According to Taiwanese media, Beijing hoped to use the meeting to prompt the Taiwanese legislative body to amend the “five national security laws” and the “anti-infiltration law,” which had been revised in 2019 by a DPP-majority parliament to strengthen national security against various types of Chinese influence operations in Taiwan, such as espionage, sending agents, and influencing public debate.
Meanwhile, in the LY, tensions had risen as minority DPP deputies found themselves legally incapacitated to contest the procedural abuses and diversions by KMT and TPP legislators. On the night of May 17, a violent physical confrontation broke out among lawmakers from the three parties, resulting in the hospitalization of several severely injured DPP and KMT legislators. DPP legislator Shen Bo-yang (Puma Shen), who was dragged on the floor during the session, suffered a brief concussion.
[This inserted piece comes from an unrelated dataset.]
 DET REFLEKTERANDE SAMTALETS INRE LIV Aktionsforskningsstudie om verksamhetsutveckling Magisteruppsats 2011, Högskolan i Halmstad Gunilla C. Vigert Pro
Was this a fast-tracked “reform?” A way by the KMT to reclaim some power that the ballots did not grant them and for the TPP to play an important role in the shaping of a new political balance? Or a parliamentary coup? The event seems to qualify for the last option. The lack of prior legal and political debate on the advisability of such changes, the haste with which these new rules were adopted, in disrespect for the existing legal process, suggest a dimension of revenge against a DPP now firmly established in power. Or, even more dangerously, an attempt at a parliamentary coup forcing changes by abusing the rules, and granting the Parliament exorbitant new powers.
The obvious misuse and distortion of this legal process, the remarkable acceleration of the pace of adoption of the amendments the drastic reduction of the time devoted to the discussion of the amendments, and the fact that the extension of the powers of the parliament had not been preceded by any debate on the current relations between the different powers under the Constitution, all these point to the recent developments being a parliamentary coup.
International media have apparently not perceived the gravity of it, hence our decision to write this paper, to provide a preliminary analysis of the event after the two authors conducted a field research in Taipei and around the Legislative Yuan from May 22 to May 28, 2024. Written in French on May 28-29, it was published on May 31 by AOC Media. The present article is a translated and updated English version of its first half. A second paper follows, which focuses on the social movements of protests organized around the Legislative Yuan between May 17 and May 28. The third and last part discusses the China factor in the event.